The recent punishment of Fr. Maciel, founder of the Legionaries of Christ, has produced a lot of feelings. Conservatives feel bad for the Legionaries because they can forget ever having the joy and prestige of a canonized founder. Liberals indulge in the sick satisfaction that a community known for its strictness and traditionalism also has its problems with clerical sexual abuse.
For me it's just more evidence of how the church suffers with the disease of sexualized power. Sexual sins are often sinful not because they are about sex, but because they are about the abuse of power. One party in the sexual act has power and the other doesn't. In pornography I can look at you but you can't look at me. In prostitution, I have money and you don't. In clerical sexual abuse, I have ecclesiastical or (imaginary) divine power and you don't. When these imbalances of power express themselves through our sexuality, we have the recipe for some of the most damaging sins we can imagine.
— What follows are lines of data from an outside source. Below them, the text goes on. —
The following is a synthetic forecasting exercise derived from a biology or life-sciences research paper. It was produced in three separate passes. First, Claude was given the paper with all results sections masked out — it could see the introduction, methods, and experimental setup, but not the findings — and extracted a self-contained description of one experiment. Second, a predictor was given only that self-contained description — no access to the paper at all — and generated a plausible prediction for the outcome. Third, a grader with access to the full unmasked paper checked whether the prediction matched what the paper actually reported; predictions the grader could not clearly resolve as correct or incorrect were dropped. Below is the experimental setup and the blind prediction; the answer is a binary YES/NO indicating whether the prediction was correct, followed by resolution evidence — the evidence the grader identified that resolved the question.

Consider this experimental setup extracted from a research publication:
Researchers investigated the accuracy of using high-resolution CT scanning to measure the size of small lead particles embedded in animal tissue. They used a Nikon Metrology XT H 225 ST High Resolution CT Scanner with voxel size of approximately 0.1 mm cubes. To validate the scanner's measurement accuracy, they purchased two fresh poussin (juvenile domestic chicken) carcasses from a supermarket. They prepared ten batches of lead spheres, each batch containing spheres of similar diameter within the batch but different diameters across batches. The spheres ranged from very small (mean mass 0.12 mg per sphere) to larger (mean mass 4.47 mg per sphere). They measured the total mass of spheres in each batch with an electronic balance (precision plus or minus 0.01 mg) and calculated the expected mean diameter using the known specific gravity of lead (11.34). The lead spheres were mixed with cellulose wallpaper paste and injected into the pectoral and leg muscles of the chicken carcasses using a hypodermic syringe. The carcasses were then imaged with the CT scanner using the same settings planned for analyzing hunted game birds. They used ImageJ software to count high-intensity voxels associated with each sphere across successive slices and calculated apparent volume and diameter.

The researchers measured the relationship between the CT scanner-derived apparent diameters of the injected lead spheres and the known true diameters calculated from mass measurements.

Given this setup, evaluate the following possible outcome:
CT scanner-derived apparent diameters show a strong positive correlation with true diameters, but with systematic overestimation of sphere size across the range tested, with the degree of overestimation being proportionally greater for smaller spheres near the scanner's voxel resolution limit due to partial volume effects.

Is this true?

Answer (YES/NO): NO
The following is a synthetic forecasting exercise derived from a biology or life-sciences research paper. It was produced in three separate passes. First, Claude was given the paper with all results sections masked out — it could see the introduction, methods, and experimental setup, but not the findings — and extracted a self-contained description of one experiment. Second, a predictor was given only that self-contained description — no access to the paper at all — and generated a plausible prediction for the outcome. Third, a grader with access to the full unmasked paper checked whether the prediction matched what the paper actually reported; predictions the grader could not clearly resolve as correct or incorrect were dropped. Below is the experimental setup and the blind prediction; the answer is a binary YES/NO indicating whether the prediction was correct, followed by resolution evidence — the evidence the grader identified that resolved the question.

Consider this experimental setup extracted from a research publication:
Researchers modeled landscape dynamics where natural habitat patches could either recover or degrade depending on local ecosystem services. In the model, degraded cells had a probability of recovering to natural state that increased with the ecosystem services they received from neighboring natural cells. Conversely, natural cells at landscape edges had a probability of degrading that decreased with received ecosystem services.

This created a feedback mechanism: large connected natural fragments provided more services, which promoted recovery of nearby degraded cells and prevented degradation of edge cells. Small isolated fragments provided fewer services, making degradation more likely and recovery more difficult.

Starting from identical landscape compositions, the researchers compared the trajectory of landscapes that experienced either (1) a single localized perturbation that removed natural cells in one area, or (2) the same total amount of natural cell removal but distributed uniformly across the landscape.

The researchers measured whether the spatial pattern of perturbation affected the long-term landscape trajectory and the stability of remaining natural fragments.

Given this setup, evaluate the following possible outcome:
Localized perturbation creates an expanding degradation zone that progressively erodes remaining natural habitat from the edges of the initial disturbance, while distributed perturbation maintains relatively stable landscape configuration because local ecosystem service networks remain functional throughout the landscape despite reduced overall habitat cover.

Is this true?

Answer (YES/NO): NO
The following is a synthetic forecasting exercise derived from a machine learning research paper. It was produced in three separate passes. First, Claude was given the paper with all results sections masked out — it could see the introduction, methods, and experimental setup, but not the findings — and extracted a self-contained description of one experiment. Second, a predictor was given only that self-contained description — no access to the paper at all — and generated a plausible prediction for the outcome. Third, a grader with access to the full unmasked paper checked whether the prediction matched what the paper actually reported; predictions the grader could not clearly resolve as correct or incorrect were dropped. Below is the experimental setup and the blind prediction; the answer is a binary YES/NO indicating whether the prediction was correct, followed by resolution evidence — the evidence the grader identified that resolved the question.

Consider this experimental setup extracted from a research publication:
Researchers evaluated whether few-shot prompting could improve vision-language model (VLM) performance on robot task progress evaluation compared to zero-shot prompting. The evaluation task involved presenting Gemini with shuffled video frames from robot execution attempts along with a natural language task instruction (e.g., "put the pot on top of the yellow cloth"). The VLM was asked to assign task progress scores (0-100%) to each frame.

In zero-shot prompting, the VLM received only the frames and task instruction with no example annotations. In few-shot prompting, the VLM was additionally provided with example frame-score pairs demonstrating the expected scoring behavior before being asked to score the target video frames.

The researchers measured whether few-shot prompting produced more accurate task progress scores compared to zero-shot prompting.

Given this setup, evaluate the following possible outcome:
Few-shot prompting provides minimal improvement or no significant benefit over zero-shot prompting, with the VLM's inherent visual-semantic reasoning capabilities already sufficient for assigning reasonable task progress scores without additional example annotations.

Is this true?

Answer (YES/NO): YES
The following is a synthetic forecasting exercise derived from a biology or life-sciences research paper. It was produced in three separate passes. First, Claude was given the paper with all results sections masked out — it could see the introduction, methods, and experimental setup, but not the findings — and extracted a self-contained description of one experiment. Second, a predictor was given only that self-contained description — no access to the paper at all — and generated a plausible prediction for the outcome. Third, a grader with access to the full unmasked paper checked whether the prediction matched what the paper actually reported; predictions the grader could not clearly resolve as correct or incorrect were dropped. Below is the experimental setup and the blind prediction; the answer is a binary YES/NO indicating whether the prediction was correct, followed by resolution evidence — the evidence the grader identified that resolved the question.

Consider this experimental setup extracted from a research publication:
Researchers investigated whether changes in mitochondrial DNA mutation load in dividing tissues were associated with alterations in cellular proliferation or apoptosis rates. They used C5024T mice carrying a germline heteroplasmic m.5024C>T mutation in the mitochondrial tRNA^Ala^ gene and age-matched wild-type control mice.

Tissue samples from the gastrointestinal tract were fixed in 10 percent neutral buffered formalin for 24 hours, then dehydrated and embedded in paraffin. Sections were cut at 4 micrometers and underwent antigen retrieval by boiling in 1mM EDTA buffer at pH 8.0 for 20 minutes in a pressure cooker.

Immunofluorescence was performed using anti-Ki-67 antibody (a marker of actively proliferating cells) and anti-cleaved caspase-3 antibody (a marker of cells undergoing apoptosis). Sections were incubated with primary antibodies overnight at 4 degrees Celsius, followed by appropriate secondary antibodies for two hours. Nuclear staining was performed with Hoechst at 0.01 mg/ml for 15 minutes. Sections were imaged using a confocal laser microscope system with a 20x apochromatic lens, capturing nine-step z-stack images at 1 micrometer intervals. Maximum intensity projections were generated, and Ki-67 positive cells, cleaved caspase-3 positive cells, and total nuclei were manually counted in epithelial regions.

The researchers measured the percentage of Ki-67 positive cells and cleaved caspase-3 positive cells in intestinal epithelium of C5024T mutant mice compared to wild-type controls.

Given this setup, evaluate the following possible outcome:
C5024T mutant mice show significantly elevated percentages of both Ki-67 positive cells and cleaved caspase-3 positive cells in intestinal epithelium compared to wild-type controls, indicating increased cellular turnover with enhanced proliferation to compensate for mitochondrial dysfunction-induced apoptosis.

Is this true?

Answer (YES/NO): NO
Celibacy is a great charism, given by the Spirit for the building up of the church. But it's too hazardous a spiritual path to take without also letting go of power. If celibacy becomes a form of power and presige, we are setting ourselves up for sexualized violence.
3 comments:
Celibacy may be a charism. Nonviolence might be a charism also. Just as there are violent seeds in people called to nonviolence there must be seeds of sexual expression within celibacy. Until the church and society embrace those opposites we are bound to have a demonization of those who can't live up to their calling. That doesn't make it easier for their victims, but it gives us a path to redemption for all.
Thanks for the elaboration Don. It helps me understand the reconciliation angle in all this.
It is sad....for all.
Timothy Radcliffe OP, said that some people lack proper training for the discipline called celibacy.